Blameless

For a moment I forgot who I was talking to, and failed to protect my mother from the truth of how she’s hurt me. I was talking about my fear of being labeled a hypochondriac and said, “Of course that’s because of my grandma and my mom.”

When I realized what I’d said, I tried to couch it, to soften the blow. “I know you’d never make that choice now.  I know it was cause of your mom and blah blah blah. But still. I grew up being told I wasn’t disabled, that I was a liar. And you left me with a dislocated hip for three years.”

It was the first time we’d spoken of out since our last reconciliation. I think the last time I mentioned it was seven years ago, as I screamed “You’re a bad mom!” at her from a car window while aggressively backing out of her driveway.

She still hasn’t apologized.
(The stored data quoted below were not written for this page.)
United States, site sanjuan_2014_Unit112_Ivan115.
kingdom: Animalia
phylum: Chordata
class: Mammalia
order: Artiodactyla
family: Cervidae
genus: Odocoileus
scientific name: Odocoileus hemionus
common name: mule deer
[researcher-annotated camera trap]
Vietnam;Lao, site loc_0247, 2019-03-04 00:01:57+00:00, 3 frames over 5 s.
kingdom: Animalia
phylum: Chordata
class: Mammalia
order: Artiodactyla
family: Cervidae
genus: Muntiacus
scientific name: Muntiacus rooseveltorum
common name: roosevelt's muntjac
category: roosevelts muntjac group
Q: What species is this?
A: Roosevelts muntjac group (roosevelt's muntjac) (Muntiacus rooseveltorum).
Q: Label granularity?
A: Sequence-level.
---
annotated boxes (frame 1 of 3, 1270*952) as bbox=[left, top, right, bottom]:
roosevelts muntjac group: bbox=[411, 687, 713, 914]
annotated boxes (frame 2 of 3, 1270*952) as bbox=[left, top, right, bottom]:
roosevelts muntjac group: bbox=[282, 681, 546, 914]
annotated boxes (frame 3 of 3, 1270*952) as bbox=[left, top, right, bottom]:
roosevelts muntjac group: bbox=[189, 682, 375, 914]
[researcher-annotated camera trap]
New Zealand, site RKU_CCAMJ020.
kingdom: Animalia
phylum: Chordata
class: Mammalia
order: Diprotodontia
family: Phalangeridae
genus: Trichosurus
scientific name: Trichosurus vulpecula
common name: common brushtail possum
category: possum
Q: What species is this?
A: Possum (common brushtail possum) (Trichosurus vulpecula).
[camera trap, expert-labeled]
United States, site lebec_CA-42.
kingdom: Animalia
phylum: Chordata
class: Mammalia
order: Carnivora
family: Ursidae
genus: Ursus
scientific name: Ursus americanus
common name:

I think she still feels justified in treating me like a liar, because of age appropriate childhood fibs about pilfered cookies and incomplete chores. The fact that I was no longer seven when I told her I had a bad hip doesn’t seem to count for anything.

I get along with my mom by pretending she’s someone else, an adult I’ve made friends with who happens to understand all my in-family references and stories. I pretend she and I are both cult survivors and that we are equally blameless.

Because it’s hard to love her, hard to forgive her, for not protecting me. If we’re both just co-victims of her mother, then I don’t have to be mad at her.  It’s easy for me to forgive strangers their sins while trapped in cults, much harder to absolve my own mother of raising me in hell.

But the truth is my mom did fail me, did neglect me, did let her mother abuse me. The truth is she’s not blameless at all. It may be nice to know she’d make better choices now, but it doesn’t erase the fact that I was shaped by three years with a dislocated hip, three years of being called a liar, three years of constant physical pain with no relief.

And she may feel sorry. She probably does. But she hasn’t said it to me, so I haven’t and can’t forgive her. I can just pretend it was someone else who did it.